Redação Publicado em 20/05/2026, às 19h35
O Supremo Tribunal Federal (STF) voltou a enfrentar dificuldades para intimar o deputado federal Mario Frias no âmbito de uma investigação que apura o envio de emendas parlamentares ao Instituto Conhecer Brasil (ICB), organização ligada à produtora de “Dark Horse”, cinebiografia do ex presidente Jair Bolsonaro. Esta foi a quarta tentativa frustrada de notificação do parlamentar.
A nova diligência ocorreu na última quarta-feira (13), em Brasília. Segundo informações encaminhadas ao STF, o oficial de Justiça responsável pela tentativa foi informado pelo zelador do edifício de que Frias não reside no endereço cadastrado junto à Câmara dos Deputados há pelo menos dois anos.
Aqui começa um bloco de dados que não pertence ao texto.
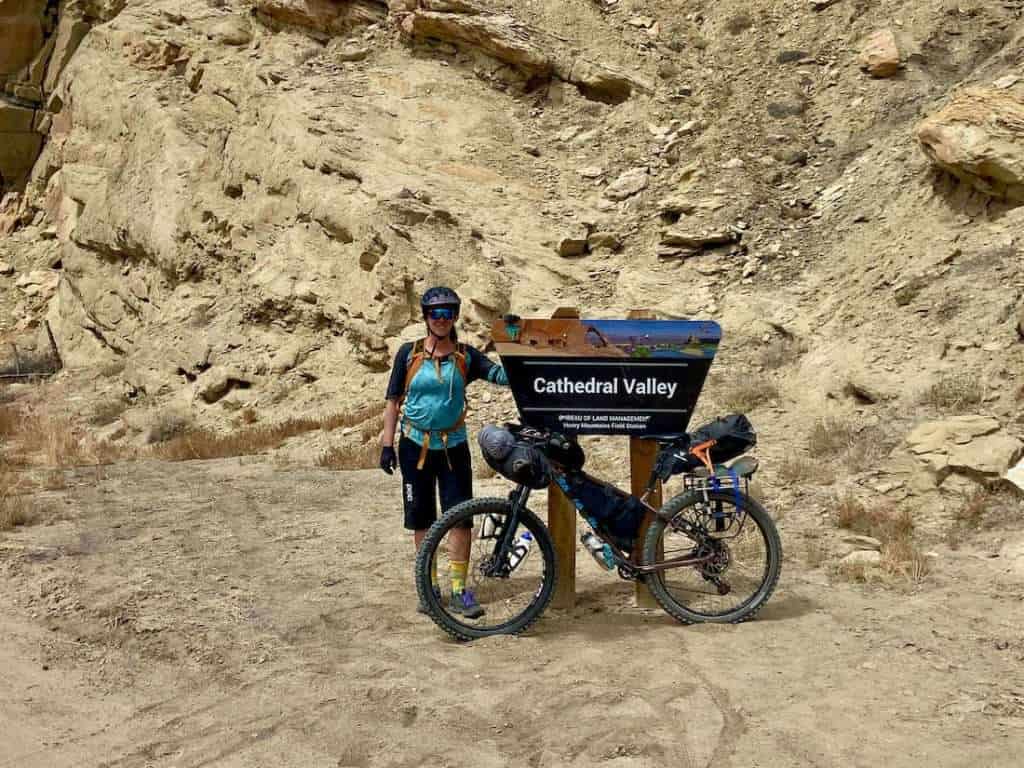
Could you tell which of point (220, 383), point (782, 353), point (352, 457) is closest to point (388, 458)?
point (352, 457)

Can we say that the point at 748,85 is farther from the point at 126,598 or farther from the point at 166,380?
the point at 126,598

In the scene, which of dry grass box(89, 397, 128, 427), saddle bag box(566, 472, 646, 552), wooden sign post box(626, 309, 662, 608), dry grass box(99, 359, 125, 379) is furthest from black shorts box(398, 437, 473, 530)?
dry grass box(99, 359, 125, 379)

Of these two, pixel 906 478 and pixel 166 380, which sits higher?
pixel 906 478

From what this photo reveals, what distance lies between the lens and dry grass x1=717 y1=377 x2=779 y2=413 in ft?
33.8

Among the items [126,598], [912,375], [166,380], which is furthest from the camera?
[166,380]

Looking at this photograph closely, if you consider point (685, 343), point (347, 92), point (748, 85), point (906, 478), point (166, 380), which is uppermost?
point (748, 85)

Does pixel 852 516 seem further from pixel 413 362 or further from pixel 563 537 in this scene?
pixel 413 362

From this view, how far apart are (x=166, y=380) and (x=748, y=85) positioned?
33.9ft

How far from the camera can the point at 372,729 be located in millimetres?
3955

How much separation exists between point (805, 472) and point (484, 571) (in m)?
4.17

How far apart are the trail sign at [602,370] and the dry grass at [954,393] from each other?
4.45 metres

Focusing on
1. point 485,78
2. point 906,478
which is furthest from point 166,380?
point 906,478

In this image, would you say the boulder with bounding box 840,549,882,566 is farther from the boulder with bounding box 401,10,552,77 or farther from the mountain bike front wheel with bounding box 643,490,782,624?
the boulder with bounding box 401,10,552,77

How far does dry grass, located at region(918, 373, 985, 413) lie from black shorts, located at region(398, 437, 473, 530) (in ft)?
16.7
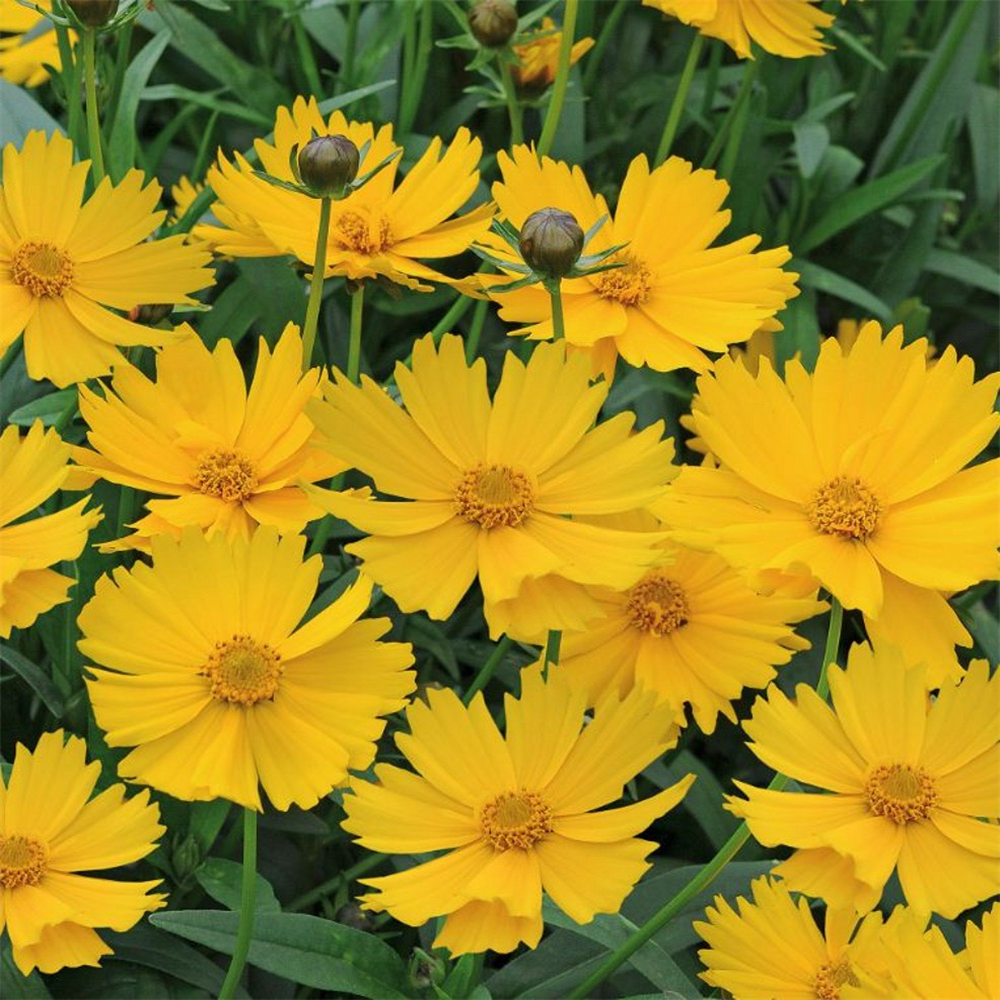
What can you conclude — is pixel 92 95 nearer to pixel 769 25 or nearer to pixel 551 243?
pixel 551 243

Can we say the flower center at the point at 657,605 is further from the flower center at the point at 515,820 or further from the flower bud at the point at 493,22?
the flower bud at the point at 493,22

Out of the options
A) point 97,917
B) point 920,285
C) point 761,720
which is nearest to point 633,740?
point 761,720

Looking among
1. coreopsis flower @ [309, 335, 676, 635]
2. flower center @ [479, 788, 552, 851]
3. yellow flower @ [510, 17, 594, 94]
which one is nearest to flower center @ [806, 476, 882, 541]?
coreopsis flower @ [309, 335, 676, 635]

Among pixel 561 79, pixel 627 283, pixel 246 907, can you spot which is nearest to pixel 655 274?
pixel 627 283

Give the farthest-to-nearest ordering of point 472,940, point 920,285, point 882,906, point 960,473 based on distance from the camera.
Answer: point 920,285 < point 882,906 < point 960,473 < point 472,940

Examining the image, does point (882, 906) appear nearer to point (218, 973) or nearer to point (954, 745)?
point (954, 745)
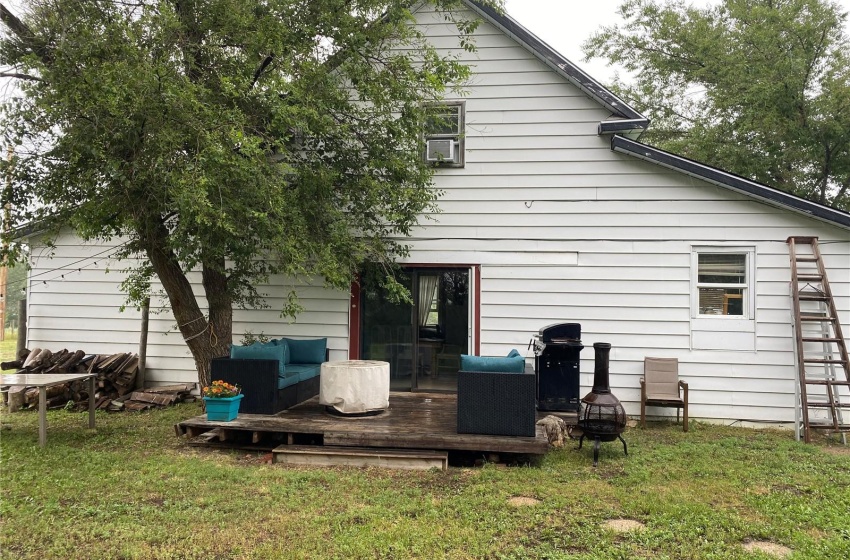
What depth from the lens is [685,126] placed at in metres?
16.2

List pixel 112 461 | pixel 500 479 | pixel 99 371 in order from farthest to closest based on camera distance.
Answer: pixel 99 371, pixel 112 461, pixel 500 479

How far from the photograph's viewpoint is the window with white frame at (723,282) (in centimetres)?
752

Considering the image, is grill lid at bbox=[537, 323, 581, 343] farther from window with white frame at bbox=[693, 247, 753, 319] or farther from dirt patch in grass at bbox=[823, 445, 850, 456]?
dirt patch in grass at bbox=[823, 445, 850, 456]

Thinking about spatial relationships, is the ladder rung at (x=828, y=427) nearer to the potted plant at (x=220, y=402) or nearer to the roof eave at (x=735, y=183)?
the roof eave at (x=735, y=183)

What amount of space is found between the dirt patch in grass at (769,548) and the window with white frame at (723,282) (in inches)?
171

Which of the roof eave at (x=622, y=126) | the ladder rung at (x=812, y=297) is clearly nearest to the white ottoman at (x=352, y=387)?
the roof eave at (x=622, y=126)

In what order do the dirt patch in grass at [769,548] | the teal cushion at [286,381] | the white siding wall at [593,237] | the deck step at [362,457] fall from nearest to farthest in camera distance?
1. the dirt patch in grass at [769,548]
2. the deck step at [362,457]
3. the teal cushion at [286,381]
4. the white siding wall at [593,237]

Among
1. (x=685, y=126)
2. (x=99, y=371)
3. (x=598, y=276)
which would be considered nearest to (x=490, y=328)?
(x=598, y=276)

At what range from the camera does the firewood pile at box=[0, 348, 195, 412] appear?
8.30 m

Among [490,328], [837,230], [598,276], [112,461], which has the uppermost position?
[837,230]

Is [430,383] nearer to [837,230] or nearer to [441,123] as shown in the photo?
[441,123]

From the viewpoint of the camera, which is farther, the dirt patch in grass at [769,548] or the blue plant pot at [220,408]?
the blue plant pot at [220,408]

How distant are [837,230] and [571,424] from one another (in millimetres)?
4489

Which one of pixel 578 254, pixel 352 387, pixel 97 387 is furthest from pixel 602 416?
pixel 97 387
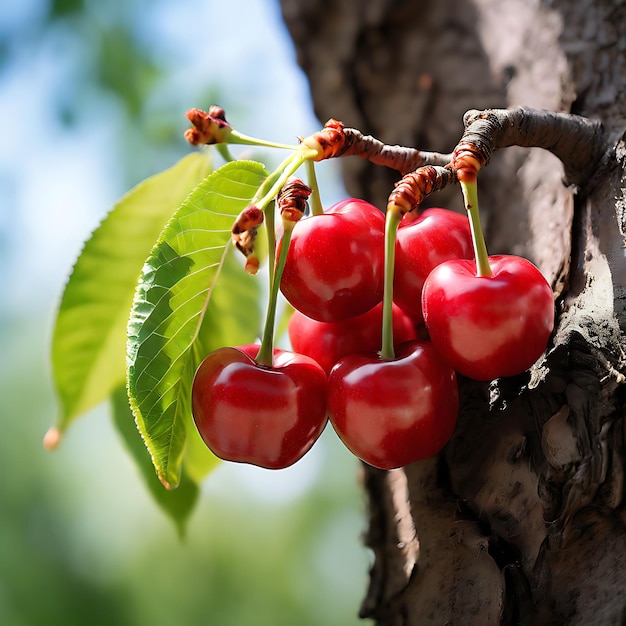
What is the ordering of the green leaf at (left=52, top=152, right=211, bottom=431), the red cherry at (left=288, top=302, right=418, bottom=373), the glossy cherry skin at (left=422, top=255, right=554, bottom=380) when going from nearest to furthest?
the glossy cherry skin at (left=422, top=255, right=554, bottom=380) → the red cherry at (left=288, top=302, right=418, bottom=373) → the green leaf at (left=52, top=152, right=211, bottom=431)

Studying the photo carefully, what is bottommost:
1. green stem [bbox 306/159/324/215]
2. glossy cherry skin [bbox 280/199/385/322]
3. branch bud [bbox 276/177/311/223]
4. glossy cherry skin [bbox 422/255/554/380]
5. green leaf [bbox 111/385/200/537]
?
green leaf [bbox 111/385/200/537]

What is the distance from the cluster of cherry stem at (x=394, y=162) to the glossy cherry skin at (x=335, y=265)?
0.06 ft

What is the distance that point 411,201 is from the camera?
1.61 ft

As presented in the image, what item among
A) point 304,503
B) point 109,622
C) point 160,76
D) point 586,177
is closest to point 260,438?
point 586,177

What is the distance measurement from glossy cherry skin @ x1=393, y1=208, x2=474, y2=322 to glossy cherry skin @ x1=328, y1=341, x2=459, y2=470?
0.17ft

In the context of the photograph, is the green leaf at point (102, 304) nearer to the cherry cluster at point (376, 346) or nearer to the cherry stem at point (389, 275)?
the cherry cluster at point (376, 346)

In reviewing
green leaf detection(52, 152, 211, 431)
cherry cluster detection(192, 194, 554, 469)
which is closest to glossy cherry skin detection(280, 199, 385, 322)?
cherry cluster detection(192, 194, 554, 469)

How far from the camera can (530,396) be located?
0.56 m

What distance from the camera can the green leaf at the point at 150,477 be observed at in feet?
2.63

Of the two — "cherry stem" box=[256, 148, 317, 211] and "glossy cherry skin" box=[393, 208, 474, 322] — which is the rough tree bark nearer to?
"glossy cherry skin" box=[393, 208, 474, 322]

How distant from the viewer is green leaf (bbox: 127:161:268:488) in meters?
0.53

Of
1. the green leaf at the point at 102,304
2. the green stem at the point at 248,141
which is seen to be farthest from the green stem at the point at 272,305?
the green leaf at the point at 102,304

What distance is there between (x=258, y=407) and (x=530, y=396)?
21 centimetres

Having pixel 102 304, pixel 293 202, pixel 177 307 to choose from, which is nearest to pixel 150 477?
pixel 102 304
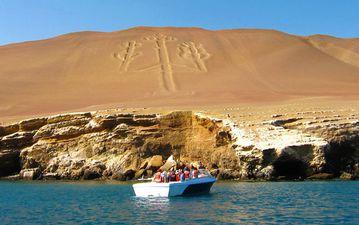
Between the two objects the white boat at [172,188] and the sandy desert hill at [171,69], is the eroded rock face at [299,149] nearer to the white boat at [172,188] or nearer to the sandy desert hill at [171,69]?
the white boat at [172,188]

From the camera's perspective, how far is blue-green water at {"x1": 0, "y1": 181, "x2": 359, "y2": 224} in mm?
22141

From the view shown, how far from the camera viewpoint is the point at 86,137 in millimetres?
47344

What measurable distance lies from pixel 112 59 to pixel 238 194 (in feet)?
191

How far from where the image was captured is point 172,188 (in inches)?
1189

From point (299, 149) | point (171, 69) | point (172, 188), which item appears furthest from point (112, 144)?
point (171, 69)

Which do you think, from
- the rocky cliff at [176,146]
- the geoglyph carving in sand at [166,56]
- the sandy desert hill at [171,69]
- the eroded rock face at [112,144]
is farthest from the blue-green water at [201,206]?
the geoglyph carving in sand at [166,56]

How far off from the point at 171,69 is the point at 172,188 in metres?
50.5

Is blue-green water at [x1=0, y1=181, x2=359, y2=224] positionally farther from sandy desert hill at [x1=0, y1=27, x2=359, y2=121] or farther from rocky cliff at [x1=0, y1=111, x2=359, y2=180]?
sandy desert hill at [x1=0, y1=27, x2=359, y2=121]

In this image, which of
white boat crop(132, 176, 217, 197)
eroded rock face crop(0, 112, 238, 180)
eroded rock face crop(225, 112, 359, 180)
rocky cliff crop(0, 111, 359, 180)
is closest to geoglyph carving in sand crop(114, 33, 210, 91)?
eroded rock face crop(0, 112, 238, 180)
Além disso, também não houve sucesso nas tentativas de contato telefônico.
O deputado está fora do país. A Câmara informou que Frias apresentou pedido de missão oficial para compromissos no Bahrein, entre os dias 12 e 18 de maio, e em Dallas, nos Estados Unidos, de 19 a 22 deste mês. A viagem teria ocorrido a convite do grupo Yes Brazil USA.
Na terça-feira (19), durante entrevista ao SBT, o parlamentar afirmou que pretende colaborar com a investigação.
Eu volto ao Brasil. Não devo nada. Estou pronto para prestar conta”, declarou.
Dino cobra explicações
A determinação para que Frias apresentasse esclarecimentos partiu do ministro Flávio Dino em 23 de março. O magistrado atende a uma ação protocolada pela deputada Tabata Amaral, que aponta suspeitas sobre a destinação de recursos públicos ao Instituto Conhecer Brasil.
Segundo a parlamentar, haveria um conjunto de empresas ligadas à empresária Karina Ferreira da Gama, sócia do ICB e proprietária da produtora Go UP Entertainment, responsável pela produção-executiva de “Dark Horse”. A ação levanta a hipótese de que as emendas parlamentares possam ter beneficiado indiretamente o projeto audiovisual.
Em abril, a Câmara dos Deputados informou ao STF que não encontrou indícios de irregularidades nas emendas analisadas. Em manifestação enviada à Corte, a Casa afirmou que os procedimentos seguiram os parâmetros legais e constitucionais, além de apontar compatibilidade entre os objetos das emendas e os acordos firmados para execução dos projetos.